> **Extract to read**:

[Start of section]

Psychiatry is the branch of medicine that deals with the diagnosis, study, prevention and treatment of mental disorders in humans and, like other fields of science, is not safe from unfounded criticism or woo. It is particularly hated by Scientologists, who refrain from taking psychiatric drugs, and is targeted by conspiracy theories
cult religion. Due to its checkered past and controversial practices like involuntary treatment, use of physical restraints, and procedures like lobotomy and electroconvulsive therapy (all of which except lobotomy are still in use), psychiatry has garnered a significant amount of academic and folk opposition, known as anti-psychiatry.
Psychiatry and psychology
Psychiatry as a profession should not be confused with clinical or counselling psychology, which is closely related. Although much of their respective practices overlap with each other, psychiatrists differ from psychologists in that they have medical training and are licensed to prescribe medications and order lab tests. Psychologists, by comparison, have an advanced degree in psychology (most often a Ph.D. or a PsD.) and use a non-medical approach involving talk therapy and psychological testing.
Early and modern psychiatry
Interestingly enough, early psychiatry involved purging Satan from patients, and today religion is still relevant. People who believe in an angry, punishing God are more likely to suffer psychiatric symptoms than people without that belief. Even earlier than purging Satan, holes were drilled into the skull.

[End of section]

> **Excerpted data**:

[Start of section]

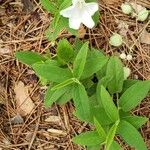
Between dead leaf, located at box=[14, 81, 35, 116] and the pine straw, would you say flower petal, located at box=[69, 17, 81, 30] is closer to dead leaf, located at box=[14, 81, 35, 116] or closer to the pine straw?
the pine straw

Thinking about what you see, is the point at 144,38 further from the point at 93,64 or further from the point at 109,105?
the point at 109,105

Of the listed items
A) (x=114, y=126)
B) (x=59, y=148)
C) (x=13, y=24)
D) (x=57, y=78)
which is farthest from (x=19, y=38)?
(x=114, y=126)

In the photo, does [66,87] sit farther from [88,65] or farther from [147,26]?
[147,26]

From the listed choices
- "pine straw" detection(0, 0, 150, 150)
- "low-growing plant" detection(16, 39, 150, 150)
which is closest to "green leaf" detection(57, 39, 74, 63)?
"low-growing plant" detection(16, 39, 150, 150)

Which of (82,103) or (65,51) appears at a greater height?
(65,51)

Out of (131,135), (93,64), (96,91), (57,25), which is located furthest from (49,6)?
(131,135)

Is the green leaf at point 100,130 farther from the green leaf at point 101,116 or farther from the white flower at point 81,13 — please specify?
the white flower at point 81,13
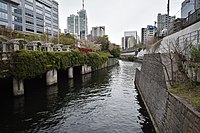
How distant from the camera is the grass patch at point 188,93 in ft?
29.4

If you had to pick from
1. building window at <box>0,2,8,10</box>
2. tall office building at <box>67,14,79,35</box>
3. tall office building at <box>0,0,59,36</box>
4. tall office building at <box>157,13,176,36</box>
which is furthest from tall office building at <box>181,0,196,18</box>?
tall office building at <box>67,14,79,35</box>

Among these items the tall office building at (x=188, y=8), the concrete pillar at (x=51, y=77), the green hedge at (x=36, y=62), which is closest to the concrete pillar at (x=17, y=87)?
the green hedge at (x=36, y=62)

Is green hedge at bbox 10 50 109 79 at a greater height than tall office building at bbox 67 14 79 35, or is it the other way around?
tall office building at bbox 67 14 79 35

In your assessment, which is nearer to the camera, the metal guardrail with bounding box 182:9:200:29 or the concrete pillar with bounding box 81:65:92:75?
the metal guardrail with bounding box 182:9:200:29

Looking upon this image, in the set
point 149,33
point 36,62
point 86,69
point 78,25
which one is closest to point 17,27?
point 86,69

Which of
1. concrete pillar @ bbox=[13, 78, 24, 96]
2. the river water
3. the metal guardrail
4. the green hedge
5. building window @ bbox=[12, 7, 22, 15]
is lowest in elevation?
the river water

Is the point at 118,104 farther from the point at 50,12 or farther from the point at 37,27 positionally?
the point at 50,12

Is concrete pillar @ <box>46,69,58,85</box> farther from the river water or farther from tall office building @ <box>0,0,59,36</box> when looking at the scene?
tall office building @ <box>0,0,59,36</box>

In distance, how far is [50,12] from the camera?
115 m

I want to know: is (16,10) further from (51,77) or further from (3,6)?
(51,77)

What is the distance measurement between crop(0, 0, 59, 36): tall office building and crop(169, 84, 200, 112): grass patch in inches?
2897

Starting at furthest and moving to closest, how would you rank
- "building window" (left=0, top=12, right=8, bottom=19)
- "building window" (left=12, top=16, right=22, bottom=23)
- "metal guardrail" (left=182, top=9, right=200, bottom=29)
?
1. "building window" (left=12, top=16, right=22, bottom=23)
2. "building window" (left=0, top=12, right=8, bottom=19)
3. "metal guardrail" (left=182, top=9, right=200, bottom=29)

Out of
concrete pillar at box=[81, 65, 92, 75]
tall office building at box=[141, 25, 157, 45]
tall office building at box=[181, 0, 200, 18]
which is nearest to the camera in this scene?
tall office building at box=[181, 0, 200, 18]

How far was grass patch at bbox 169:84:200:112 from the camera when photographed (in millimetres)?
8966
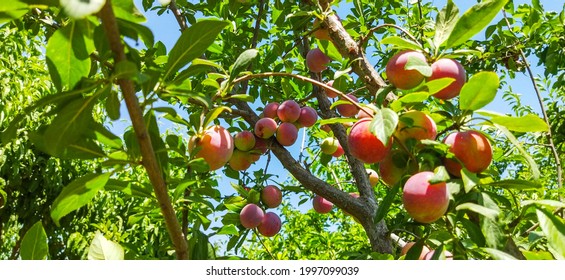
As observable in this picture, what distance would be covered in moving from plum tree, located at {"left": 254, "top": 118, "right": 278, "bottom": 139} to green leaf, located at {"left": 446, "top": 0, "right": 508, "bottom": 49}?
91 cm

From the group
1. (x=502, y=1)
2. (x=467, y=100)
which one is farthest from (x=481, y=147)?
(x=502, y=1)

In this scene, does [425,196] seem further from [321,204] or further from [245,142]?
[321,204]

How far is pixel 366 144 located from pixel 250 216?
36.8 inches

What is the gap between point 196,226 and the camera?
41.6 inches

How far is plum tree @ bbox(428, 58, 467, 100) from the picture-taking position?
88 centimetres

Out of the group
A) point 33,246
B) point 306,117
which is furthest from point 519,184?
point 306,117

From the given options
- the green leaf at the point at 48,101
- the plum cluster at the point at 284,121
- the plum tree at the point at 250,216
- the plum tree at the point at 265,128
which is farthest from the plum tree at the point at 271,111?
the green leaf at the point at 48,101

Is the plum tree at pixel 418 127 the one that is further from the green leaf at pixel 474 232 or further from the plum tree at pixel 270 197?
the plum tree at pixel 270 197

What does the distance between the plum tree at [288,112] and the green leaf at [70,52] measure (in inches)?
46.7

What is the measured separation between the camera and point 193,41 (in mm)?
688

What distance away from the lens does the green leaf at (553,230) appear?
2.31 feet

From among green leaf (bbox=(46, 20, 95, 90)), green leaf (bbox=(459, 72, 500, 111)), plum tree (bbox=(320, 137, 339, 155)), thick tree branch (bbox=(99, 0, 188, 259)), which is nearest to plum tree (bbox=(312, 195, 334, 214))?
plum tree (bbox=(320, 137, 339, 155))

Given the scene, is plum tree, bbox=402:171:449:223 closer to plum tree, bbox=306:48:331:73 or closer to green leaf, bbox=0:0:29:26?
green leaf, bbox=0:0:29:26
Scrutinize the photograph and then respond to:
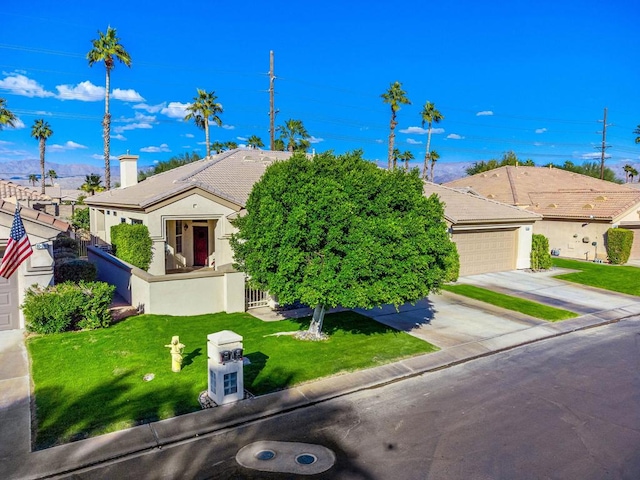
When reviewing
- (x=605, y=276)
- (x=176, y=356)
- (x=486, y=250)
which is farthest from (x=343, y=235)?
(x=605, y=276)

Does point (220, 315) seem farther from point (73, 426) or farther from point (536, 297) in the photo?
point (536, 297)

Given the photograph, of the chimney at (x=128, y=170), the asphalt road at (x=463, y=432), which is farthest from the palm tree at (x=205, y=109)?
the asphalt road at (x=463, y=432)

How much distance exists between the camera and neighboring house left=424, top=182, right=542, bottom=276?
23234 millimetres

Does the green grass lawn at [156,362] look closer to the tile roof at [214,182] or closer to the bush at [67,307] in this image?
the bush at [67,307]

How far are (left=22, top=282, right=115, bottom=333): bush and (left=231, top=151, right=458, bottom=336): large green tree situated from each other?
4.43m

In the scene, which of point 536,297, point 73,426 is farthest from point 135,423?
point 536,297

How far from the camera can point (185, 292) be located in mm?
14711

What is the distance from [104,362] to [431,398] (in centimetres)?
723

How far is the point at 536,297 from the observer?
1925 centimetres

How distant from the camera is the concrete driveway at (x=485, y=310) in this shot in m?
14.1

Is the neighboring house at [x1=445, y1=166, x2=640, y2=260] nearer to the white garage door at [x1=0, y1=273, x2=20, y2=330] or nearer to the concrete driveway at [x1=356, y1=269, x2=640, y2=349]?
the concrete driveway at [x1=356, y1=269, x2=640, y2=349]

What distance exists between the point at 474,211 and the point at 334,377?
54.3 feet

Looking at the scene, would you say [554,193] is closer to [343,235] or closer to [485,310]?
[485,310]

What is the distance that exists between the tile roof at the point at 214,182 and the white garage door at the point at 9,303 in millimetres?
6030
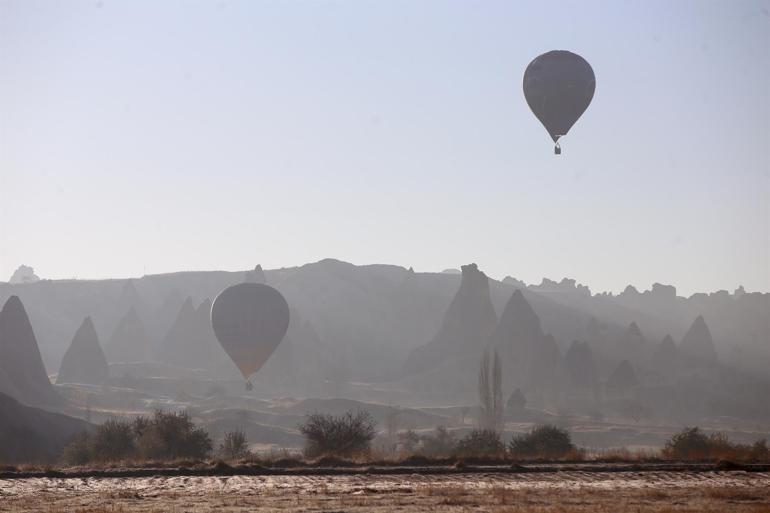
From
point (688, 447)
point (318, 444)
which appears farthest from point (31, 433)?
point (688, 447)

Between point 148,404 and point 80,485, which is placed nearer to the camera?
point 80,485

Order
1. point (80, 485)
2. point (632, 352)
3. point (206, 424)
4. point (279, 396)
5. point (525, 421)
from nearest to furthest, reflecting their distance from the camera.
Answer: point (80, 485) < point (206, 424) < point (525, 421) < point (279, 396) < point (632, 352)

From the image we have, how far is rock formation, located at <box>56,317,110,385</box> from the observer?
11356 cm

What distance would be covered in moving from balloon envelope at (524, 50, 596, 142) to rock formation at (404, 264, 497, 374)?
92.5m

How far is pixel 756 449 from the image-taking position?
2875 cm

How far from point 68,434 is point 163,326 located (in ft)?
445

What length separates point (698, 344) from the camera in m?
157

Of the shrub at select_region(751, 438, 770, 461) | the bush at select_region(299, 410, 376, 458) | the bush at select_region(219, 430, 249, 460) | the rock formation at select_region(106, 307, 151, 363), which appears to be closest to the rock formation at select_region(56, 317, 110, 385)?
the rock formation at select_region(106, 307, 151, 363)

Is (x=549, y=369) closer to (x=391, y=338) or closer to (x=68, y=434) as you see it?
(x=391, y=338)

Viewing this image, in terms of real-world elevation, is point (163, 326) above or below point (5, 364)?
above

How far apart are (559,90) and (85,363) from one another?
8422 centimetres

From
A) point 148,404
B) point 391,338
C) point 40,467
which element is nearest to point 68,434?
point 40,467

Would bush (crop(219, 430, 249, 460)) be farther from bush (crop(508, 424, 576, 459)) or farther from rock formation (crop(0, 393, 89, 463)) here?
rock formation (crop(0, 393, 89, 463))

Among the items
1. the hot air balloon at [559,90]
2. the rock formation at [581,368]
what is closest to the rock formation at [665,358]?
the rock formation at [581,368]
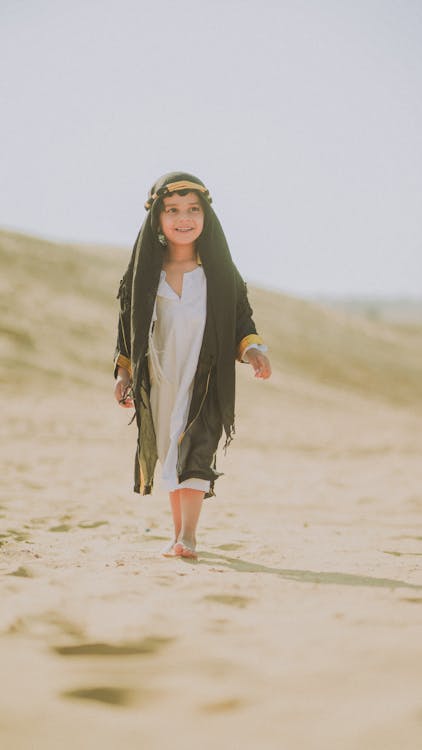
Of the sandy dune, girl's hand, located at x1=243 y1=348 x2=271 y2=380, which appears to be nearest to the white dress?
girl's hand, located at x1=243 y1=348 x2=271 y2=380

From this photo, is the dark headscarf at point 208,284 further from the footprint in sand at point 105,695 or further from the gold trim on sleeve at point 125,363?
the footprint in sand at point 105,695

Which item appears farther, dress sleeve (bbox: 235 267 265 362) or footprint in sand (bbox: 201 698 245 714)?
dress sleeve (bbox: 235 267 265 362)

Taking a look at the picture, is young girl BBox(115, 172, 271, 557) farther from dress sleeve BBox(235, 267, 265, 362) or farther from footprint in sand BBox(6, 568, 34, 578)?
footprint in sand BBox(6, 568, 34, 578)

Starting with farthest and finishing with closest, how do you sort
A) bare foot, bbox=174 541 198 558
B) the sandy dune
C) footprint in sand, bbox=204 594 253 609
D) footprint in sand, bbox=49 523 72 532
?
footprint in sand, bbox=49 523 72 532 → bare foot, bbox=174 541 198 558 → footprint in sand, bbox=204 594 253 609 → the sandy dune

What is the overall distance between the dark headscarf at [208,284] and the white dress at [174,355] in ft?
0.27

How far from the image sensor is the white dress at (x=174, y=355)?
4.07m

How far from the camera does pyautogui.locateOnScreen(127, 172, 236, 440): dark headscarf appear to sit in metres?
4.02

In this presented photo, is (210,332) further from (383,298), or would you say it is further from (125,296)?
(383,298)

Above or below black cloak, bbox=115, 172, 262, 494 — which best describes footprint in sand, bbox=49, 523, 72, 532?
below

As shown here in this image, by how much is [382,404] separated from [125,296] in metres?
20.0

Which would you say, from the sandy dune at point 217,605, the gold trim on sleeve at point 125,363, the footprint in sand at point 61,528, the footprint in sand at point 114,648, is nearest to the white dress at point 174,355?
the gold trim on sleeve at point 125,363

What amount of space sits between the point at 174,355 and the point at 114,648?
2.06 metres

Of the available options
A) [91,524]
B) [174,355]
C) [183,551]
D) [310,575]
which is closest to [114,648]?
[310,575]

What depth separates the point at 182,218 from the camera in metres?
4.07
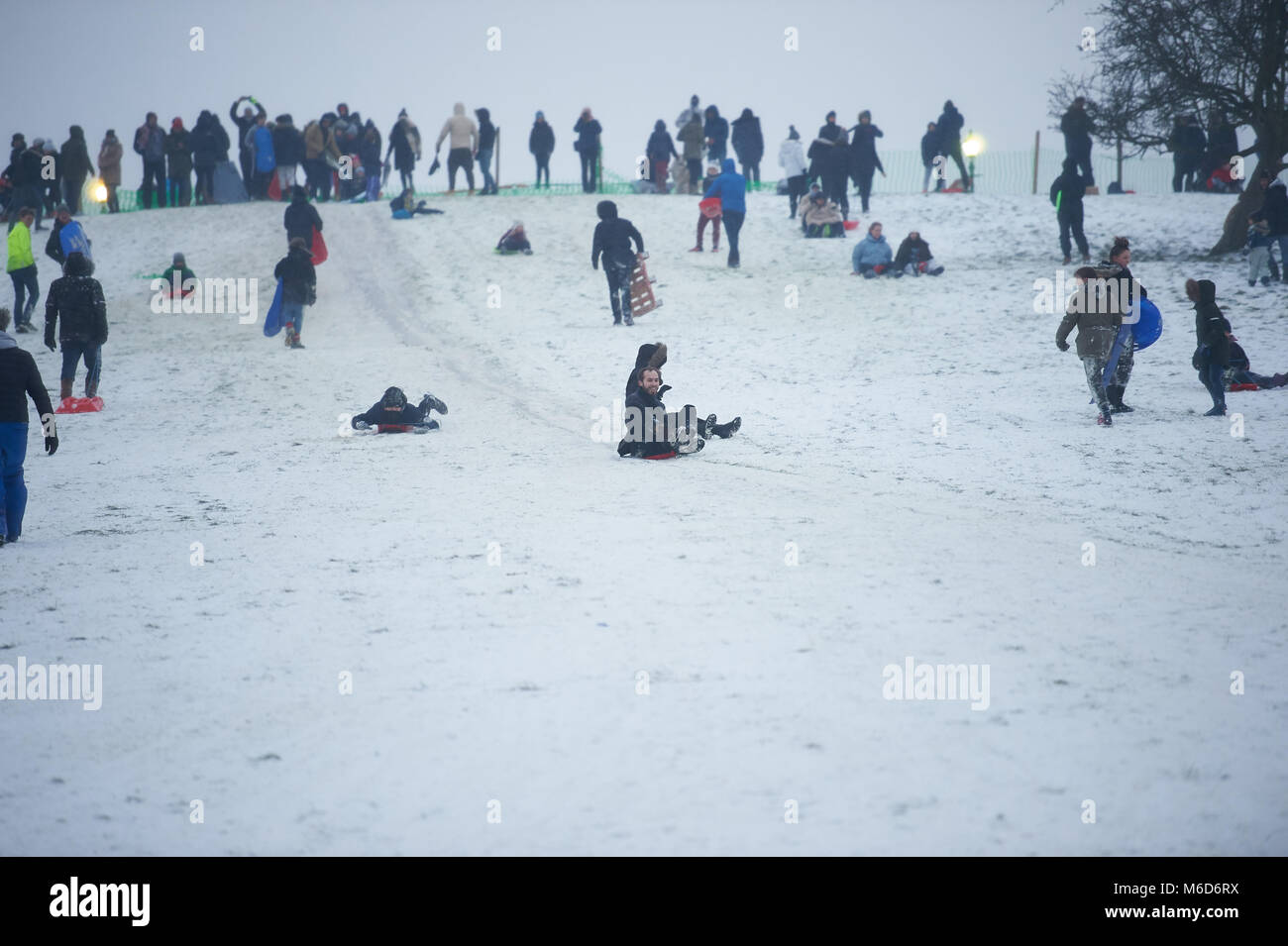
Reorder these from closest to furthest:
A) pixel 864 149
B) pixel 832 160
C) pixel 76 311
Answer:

[End of section]

> **Try it**:
Reproduce word for word the part of the psychiatry text between "Early and modern" and "into the skull.", inclusive.

> **Answer space**:
Early and modern psychiatry
Interestingly enough, early psychiatry involved purging Satan from patients, and today religion is still relevant. People who believe in an angry, punishing God are more likely to suffer psychiatric symptoms than people without that belief. Even earlier than purging Satan, holes were drilled into the skull.